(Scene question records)
━━━━━━

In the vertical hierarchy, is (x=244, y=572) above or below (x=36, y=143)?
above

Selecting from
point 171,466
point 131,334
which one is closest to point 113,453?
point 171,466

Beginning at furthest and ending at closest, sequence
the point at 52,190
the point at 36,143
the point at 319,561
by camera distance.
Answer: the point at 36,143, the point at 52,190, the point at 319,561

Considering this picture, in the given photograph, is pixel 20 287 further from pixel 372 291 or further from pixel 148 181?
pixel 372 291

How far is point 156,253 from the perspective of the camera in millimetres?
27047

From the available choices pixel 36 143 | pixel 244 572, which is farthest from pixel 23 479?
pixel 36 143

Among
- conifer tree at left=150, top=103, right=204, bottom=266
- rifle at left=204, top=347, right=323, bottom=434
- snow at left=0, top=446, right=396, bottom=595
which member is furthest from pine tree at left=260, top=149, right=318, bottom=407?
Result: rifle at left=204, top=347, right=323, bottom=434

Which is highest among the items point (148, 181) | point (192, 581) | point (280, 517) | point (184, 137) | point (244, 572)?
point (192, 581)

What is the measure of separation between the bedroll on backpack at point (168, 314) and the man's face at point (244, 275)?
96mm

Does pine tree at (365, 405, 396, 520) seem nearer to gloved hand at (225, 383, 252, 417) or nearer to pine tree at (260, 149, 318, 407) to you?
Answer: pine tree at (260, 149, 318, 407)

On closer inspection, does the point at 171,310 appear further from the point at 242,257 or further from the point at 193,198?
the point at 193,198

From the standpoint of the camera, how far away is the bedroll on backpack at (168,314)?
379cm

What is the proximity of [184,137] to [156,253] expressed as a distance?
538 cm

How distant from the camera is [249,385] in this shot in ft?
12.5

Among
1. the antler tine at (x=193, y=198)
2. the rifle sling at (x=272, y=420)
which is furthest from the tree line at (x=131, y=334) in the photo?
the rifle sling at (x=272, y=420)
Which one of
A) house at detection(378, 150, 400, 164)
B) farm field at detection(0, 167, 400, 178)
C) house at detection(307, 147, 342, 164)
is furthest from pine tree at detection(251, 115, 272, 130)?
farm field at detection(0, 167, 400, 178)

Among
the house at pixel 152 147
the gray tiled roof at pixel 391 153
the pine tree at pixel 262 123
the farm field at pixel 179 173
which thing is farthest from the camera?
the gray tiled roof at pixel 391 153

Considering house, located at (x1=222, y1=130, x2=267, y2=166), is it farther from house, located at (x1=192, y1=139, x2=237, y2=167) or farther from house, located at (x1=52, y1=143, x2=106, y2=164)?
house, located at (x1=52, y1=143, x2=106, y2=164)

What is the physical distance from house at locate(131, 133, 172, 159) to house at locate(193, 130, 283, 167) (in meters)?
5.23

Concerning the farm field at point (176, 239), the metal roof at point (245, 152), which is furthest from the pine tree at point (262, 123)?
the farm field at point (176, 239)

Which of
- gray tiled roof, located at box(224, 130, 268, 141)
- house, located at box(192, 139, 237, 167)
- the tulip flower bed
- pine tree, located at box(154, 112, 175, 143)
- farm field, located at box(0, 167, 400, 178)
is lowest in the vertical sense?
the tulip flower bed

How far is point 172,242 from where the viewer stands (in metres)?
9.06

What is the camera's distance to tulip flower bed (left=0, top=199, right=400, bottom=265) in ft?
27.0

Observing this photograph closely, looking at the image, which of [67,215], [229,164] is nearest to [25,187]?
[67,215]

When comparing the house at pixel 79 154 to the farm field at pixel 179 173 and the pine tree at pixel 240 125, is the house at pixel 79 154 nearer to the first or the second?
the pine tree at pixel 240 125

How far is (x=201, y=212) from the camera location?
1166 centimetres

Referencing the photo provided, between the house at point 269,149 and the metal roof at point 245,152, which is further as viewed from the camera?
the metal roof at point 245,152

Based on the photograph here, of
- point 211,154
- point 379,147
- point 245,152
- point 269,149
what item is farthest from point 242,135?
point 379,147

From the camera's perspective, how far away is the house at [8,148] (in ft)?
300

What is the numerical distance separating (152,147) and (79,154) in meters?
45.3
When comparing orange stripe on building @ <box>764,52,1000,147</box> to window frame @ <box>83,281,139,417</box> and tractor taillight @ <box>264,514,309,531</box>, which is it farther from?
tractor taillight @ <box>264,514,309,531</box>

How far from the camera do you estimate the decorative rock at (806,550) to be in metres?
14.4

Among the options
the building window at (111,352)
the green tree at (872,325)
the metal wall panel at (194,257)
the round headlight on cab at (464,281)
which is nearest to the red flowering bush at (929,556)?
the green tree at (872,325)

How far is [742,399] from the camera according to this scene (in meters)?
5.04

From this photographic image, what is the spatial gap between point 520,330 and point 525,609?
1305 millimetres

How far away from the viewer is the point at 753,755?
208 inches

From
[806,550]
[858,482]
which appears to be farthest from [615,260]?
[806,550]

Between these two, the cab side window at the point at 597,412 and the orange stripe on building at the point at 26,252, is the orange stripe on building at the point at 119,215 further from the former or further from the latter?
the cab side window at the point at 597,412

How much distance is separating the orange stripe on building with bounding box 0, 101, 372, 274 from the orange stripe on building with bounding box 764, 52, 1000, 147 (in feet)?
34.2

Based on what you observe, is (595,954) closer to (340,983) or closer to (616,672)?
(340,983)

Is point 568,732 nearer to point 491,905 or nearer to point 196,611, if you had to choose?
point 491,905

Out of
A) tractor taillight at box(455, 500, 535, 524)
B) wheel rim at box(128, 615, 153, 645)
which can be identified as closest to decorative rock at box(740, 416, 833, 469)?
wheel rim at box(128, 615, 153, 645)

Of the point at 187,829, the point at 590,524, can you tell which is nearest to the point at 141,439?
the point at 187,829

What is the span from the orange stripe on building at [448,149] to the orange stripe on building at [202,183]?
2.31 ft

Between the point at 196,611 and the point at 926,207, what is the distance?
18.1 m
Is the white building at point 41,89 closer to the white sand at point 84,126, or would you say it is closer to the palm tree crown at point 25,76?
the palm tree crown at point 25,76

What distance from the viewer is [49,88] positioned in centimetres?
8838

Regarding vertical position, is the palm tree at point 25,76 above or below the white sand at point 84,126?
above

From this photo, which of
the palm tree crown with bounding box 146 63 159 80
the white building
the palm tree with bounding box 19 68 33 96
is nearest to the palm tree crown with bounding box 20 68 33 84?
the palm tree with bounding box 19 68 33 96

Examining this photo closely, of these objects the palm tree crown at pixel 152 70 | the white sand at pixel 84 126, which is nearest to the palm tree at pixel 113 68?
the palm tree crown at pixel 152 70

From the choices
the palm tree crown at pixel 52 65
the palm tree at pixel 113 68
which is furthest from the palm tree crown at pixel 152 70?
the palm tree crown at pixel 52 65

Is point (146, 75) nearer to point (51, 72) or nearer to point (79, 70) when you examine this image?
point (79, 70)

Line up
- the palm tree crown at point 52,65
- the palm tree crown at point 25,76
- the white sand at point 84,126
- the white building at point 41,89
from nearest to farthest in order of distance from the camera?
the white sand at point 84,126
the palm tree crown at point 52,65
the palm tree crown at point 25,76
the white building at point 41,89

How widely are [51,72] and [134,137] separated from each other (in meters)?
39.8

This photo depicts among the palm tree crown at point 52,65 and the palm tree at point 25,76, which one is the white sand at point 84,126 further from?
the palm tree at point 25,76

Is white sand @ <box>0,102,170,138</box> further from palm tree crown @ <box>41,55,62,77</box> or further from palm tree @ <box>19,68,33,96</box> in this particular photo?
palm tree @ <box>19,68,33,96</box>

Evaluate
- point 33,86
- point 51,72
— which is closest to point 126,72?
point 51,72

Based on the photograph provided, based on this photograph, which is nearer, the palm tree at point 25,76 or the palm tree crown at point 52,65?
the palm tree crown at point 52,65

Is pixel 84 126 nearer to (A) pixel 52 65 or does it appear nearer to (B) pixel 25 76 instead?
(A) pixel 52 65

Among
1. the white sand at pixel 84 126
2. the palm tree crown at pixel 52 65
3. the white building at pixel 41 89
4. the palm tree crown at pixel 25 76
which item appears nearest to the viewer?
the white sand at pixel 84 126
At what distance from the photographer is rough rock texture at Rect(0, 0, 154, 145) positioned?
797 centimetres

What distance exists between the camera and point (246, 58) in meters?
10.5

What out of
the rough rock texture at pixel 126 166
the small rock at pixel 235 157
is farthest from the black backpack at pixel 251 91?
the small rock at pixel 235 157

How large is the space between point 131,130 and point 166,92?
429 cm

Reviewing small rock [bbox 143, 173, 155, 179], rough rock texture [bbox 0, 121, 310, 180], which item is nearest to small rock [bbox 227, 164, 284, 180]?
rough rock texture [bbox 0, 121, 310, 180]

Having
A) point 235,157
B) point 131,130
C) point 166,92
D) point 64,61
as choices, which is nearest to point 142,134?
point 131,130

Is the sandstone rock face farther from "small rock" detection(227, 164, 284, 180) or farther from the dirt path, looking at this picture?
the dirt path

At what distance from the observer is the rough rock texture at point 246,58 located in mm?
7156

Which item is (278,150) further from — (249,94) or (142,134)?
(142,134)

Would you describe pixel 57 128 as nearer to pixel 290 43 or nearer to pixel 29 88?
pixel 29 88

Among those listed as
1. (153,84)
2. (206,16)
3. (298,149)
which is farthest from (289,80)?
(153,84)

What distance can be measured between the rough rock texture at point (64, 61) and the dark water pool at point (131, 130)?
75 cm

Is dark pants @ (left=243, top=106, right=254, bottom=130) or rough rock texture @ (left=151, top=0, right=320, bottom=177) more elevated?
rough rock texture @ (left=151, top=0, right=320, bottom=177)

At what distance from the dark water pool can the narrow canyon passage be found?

━━━━━━

Copy only this span: the line that contains "Is the sandstone", the last line, and every line between them.

Exercise answer:
Is the sandstone rock face farther from "small rock" detection(227, 164, 284, 180) or farther from the dirt path, looking at this picture?
the dirt path

At what distance from the observer is the rough rock texture at point 246,58 located in mm?
7156

Which item is (278,150) further from — (249,94) or (142,134)?
(142,134)

Would you describe pixel 57 128 as nearer to pixel 290 43 or nearer to pixel 29 88?
pixel 29 88

Among those listed as
1. (153,84)
2. (206,16)
3. (298,149)
which is farthest from (289,80)?
(153,84)

What distance can be measured between the rough rock texture at point (64, 61) and the dark water pool at point (131, 130)?
75 cm

Is dark pants @ (left=243, top=106, right=254, bottom=130) or rough rock texture @ (left=151, top=0, right=320, bottom=177) more elevated?
rough rock texture @ (left=151, top=0, right=320, bottom=177)

At what distance from the dark water pool can the narrow canyon passage be found?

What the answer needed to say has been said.